A capo dei notabili e del comitato orticolo brillava il signore Van Herysen, addobbato dei suoi più ricchi abiti.

Il degno uomo aveva fatto tutti i suoi sforzi per rassomigliare al suo fiore favorito con la eleganza dimessa e severa degli abiti suoi, e ci affrettiamo a dire per gloria sua che eravi riuscito a meraviglia.

Nero di spolverino, velluto a squamme, seta violetta, tale era con biancheria nettissima il vestiario di ceremonia del presidente, che procedeva alla testa del suo comitato con un mazzo mostro eguale a quello che portava dugento ventuno anni dopo Robespierre alla festa dell’Ente Supremo.
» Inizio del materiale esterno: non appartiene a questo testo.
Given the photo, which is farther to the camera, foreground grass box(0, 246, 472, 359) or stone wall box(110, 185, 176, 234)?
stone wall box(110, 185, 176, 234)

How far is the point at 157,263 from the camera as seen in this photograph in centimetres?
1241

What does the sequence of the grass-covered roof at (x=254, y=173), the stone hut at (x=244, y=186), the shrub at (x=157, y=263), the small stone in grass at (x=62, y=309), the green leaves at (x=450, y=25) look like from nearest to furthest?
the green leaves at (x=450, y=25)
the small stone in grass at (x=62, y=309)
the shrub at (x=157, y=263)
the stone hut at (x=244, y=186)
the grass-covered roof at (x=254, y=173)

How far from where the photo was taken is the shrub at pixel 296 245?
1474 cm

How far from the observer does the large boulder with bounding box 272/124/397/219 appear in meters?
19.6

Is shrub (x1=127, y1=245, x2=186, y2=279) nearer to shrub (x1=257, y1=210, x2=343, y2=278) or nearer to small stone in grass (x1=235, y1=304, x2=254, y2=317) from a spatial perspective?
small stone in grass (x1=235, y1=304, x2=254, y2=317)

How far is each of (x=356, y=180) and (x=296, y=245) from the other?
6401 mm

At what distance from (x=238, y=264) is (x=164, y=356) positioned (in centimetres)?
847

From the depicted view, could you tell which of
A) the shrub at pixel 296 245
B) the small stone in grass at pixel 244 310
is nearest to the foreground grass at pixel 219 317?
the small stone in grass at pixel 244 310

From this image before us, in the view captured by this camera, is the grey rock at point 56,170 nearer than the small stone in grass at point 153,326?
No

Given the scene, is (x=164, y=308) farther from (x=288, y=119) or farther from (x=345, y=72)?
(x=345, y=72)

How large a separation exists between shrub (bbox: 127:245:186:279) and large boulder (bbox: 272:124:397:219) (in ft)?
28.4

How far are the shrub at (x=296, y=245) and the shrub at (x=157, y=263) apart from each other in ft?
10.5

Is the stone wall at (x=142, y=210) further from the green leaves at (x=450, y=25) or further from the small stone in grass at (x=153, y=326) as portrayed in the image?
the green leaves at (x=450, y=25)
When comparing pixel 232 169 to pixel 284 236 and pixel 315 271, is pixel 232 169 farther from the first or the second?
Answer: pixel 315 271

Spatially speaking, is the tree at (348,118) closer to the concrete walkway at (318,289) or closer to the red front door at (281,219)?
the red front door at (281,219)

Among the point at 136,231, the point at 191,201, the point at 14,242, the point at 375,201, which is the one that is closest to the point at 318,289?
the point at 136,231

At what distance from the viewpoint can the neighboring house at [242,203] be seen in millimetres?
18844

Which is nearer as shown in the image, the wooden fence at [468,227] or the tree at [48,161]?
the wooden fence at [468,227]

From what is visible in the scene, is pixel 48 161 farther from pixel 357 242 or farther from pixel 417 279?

Solo il bravo presidente in luogo del cuore tumido d’ira e di risentimenti ambiziosi del tribuno francese, aveva in petto un fiore più innocente del più innocente che egli tenesse in mano.

Vedevansi dietro al comitato, stretto come piota erbosa, profumato come una primavera, le corporazioni sapienti della città, le magistrature, le milizie, i nobili e i contadini.

Il popolo anco presso i signori repubblicani delle Sette Province non aveva luogo in questa marcia ordinata; facevale ala.